Texto del documento -

14 de octubre de 2011

“Fieles al Señor, caminemos a la montaña Santa de los elegidos"

En nuestra vida cotidiana todos tenemos experiencia de lo que significa una fiesta. El encuentro entre los amigos, los seres queridos, para celebrar algún acontecimiento considerado importante.
El filósofo José Pieper en su libro “una teoría de la fiesta” manifiesta que el carácter festivo pone en evidencia la alegría del corazón y ésta a su vez manifiesta el amor que existe en el interior de las personas. Es decir que cuando se ama de corazón, el hombre busca festejar, alegrarse, dar a conocer lo que hay en lo más profundo de sí mismo.
Expresamos la alegría con una comida abundante y una bebida añejada, afirmando además, con nuestro existir, la continua victoria de la vida sobre la muerte. De hecho, hay naciones cuyos pobladores después de sepultar a un difunto sirven una comida, no sólo para atender a quienes han venido de lejos a rendir homenaje al difunto, sino también como una afirmación de la vida sobre la muerte, disipando así las sombras de la muerte que acechan al hombre a lo largo de su existencia.
Dios que sabe perfectamente lo que hay en nuestro corazón, cuando nos habla, no parte de la ficción, sino de la misma vida del hombre. Por eso el profeta Isaías (25, 6-10) en la primera lectura proclamada, utiliza la imagen del banquete, de la comida y bebida abundantes, para referirse al encuentro definitivo con Dios.
“En la santa montaña se reunirán todos los pueblos –dice el profeta- convocados para este banquete y quedará afuera el paño tendido sobre todas las naciones, el velo que cubre los pueblos e impide conocer la verdad en profundidad. En ese banquete el Señor enjugará las lágrimas y borrará sobre la tierra el oprobio de su pueblo. Por medio de la alegría de la fiesta, de la comida, la Sagrada Escritura expresa lo que significa el encuentro con Dios.

Extractos de datos -
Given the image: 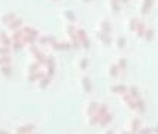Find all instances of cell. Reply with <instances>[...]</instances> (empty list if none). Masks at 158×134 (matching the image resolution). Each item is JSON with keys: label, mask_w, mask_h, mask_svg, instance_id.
Here are the masks:
<instances>
[{"label": "cell", "mask_w": 158, "mask_h": 134, "mask_svg": "<svg viewBox=\"0 0 158 134\" xmlns=\"http://www.w3.org/2000/svg\"><path fill=\"white\" fill-rule=\"evenodd\" d=\"M64 17L67 18L69 21H75L76 19V15H75L73 10H64Z\"/></svg>", "instance_id": "obj_12"}, {"label": "cell", "mask_w": 158, "mask_h": 134, "mask_svg": "<svg viewBox=\"0 0 158 134\" xmlns=\"http://www.w3.org/2000/svg\"><path fill=\"white\" fill-rule=\"evenodd\" d=\"M85 2H88V0H85Z\"/></svg>", "instance_id": "obj_21"}, {"label": "cell", "mask_w": 158, "mask_h": 134, "mask_svg": "<svg viewBox=\"0 0 158 134\" xmlns=\"http://www.w3.org/2000/svg\"><path fill=\"white\" fill-rule=\"evenodd\" d=\"M21 31L24 35H31V36H35V37H39V31L36 28H33V27H23Z\"/></svg>", "instance_id": "obj_5"}, {"label": "cell", "mask_w": 158, "mask_h": 134, "mask_svg": "<svg viewBox=\"0 0 158 134\" xmlns=\"http://www.w3.org/2000/svg\"><path fill=\"white\" fill-rule=\"evenodd\" d=\"M139 22H140L139 18H130V19H128V28H130L131 31H136V28H137V26H139Z\"/></svg>", "instance_id": "obj_6"}, {"label": "cell", "mask_w": 158, "mask_h": 134, "mask_svg": "<svg viewBox=\"0 0 158 134\" xmlns=\"http://www.w3.org/2000/svg\"><path fill=\"white\" fill-rule=\"evenodd\" d=\"M154 36H155V30L154 28H146V33H145V39L146 40H151V39H154Z\"/></svg>", "instance_id": "obj_10"}, {"label": "cell", "mask_w": 158, "mask_h": 134, "mask_svg": "<svg viewBox=\"0 0 158 134\" xmlns=\"http://www.w3.org/2000/svg\"><path fill=\"white\" fill-rule=\"evenodd\" d=\"M66 33H67L69 36L75 35V33H76V27L73 26V24H69V26L66 27Z\"/></svg>", "instance_id": "obj_13"}, {"label": "cell", "mask_w": 158, "mask_h": 134, "mask_svg": "<svg viewBox=\"0 0 158 134\" xmlns=\"http://www.w3.org/2000/svg\"><path fill=\"white\" fill-rule=\"evenodd\" d=\"M98 30L100 31H105V33H110L112 31V27H110V22L107 19H102L98 22Z\"/></svg>", "instance_id": "obj_2"}, {"label": "cell", "mask_w": 158, "mask_h": 134, "mask_svg": "<svg viewBox=\"0 0 158 134\" xmlns=\"http://www.w3.org/2000/svg\"><path fill=\"white\" fill-rule=\"evenodd\" d=\"M125 42H127V40H125V37H124V36H119V37L116 39V45H118L119 48L125 46Z\"/></svg>", "instance_id": "obj_14"}, {"label": "cell", "mask_w": 158, "mask_h": 134, "mask_svg": "<svg viewBox=\"0 0 158 134\" xmlns=\"http://www.w3.org/2000/svg\"><path fill=\"white\" fill-rule=\"evenodd\" d=\"M152 3H154V0H143V3H142V6H140V14L149 12V9L152 8Z\"/></svg>", "instance_id": "obj_4"}, {"label": "cell", "mask_w": 158, "mask_h": 134, "mask_svg": "<svg viewBox=\"0 0 158 134\" xmlns=\"http://www.w3.org/2000/svg\"><path fill=\"white\" fill-rule=\"evenodd\" d=\"M21 26H23V19H21V18H15V19H12V21L8 24V28L9 30L17 31V30H19V27Z\"/></svg>", "instance_id": "obj_3"}, {"label": "cell", "mask_w": 158, "mask_h": 134, "mask_svg": "<svg viewBox=\"0 0 158 134\" xmlns=\"http://www.w3.org/2000/svg\"><path fill=\"white\" fill-rule=\"evenodd\" d=\"M15 14H12V12H9V14H5V15H3V17L0 18V19H2V22H10V21H12V19H15Z\"/></svg>", "instance_id": "obj_9"}, {"label": "cell", "mask_w": 158, "mask_h": 134, "mask_svg": "<svg viewBox=\"0 0 158 134\" xmlns=\"http://www.w3.org/2000/svg\"><path fill=\"white\" fill-rule=\"evenodd\" d=\"M0 54H2V55H8L9 54V46H6V45L0 46Z\"/></svg>", "instance_id": "obj_15"}, {"label": "cell", "mask_w": 158, "mask_h": 134, "mask_svg": "<svg viewBox=\"0 0 158 134\" xmlns=\"http://www.w3.org/2000/svg\"><path fill=\"white\" fill-rule=\"evenodd\" d=\"M97 37L100 39V42L105 45H109L110 43V40H112V37H110V33H105V31H97Z\"/></svg>", "instance_id": "obj_1"}, {"label": "cell", "mask_w": 158, "mask_h": 134, "mask_svg": "<svg viewBox=\"0 0 158 134\" xmlns=\"http://www.w3.org/2000/svg\"><path fill=\"white\" fill-rule=\"evenodd\" d=\"M145 33H146V26H145V22H143V21H140V22H139V26H137V28H136V35L140 36V37H143Z\"/></svg>", "instance_id": "obj_7"}, {"label": "cell", "mask_w": 158, "mask_h": 134, "mask_svg": "<svg viewBox=\"0 0 158 134\" xmlns=\"http://www.w3.org/2000/svg\"><path fill=\"white\" fill-rule=\"evenodd\" d=\"M0 61H2V64H6V63H9V57H3V58H0Z\"/></svg>", "instance_id": "obj_17"}, {"label": "cell", "mask_w": 158, "mask_h": 134, "mask_svg": "<svg viewBox=\"0 0 158 134\" xmlns=\"http://www.w3.org/2000/svg\"><path fill=\"white\" fill-rule=\"evenodd\" d=\"M85 64H87V60H85V58H82V60H81V66H82V67H85Z\"/></svg>", "instance_id": "obj_18"}, {"label": "cell", "mask_w": 158, "mask_h": 134, "mask_svg": "<svg viewBox=\"0 0 158 134\" xmlns=\"http://www.w3.org/2000/svg\"><path fill=\"white\" fill-rule=\"evenodd\" d=\"M0 39H2L3 45H6V46H9V43L12 42V39H10V37H9L6 33H0Z\"/></svg>", "instance_id": "obj_11"}, {"label": "cell", "mask_w": 158, "mask_h": 134, "mask_svg": "<svg viewBox=\"0 0 158 134\" xmlns=\"http://www.w3.org/2000/svg\"><path fill=\"white\" fill-rule=\"evenodd\" d=\"M119 2H121V3H127L128 0H119Z\"/></svg>", "instance_id": "obj_20"}, {"label": "cell", "mask_w": 158, "mask_h": 134, "mask_svg": "<svg viewBox=\"0 0 158 134\" xmlns=\"http://www.w3.org/2000/svg\"><path fill=\"white\" fill-rule=\"evenodd\" d=\"M81 43L84 45V46H89V39H88V36L84 37V39H81Z\"/></svg>", "instance_id": "obj_16"}, {"label": "cell", "mask_w": 158, "mask_h": 134, "mask_svg": "<svg viewBox=\"0 0 158 134\" xmlns=\"http://www.w3.org/2000/svg\"><path fill=\"white\" fill-rule=\"evenodd\" d=\"M119 64H121V66H125V60H124V58H121V60H119Z\"/></svg>", "instance_id": "obj_19"}, {"label": "cell", "mask_w": 158, "mask_h": 134, "mask_svg": "<svg viewBox=\"0 0 158 134\" xmlns=\"http://www.w3.org/2000/svg\"><path fill=\"white\" fill-rule=\"evenodd\" d=\"M109 5H110V9L114 12H119L121 10V2L119 0H109Z\"/></svg>", "instance_id": "obj_8"}]
</instances>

En qué consiste -
Repite sin ningún cambio todo lo que va, en el texto sobre la fiesta, desde "En nuestra vida" hasta "acontecimiento considerado importante.". Para resolver esto basta con el texto sobre la fiesta.

Respuesta correcta -
En nuestra vida cotidiana todos tenemos experiencia de lo que significa una fiesta. El encuentro entre los amigos, los seres queridos, para celebrar algún acontecimiento considerado importante.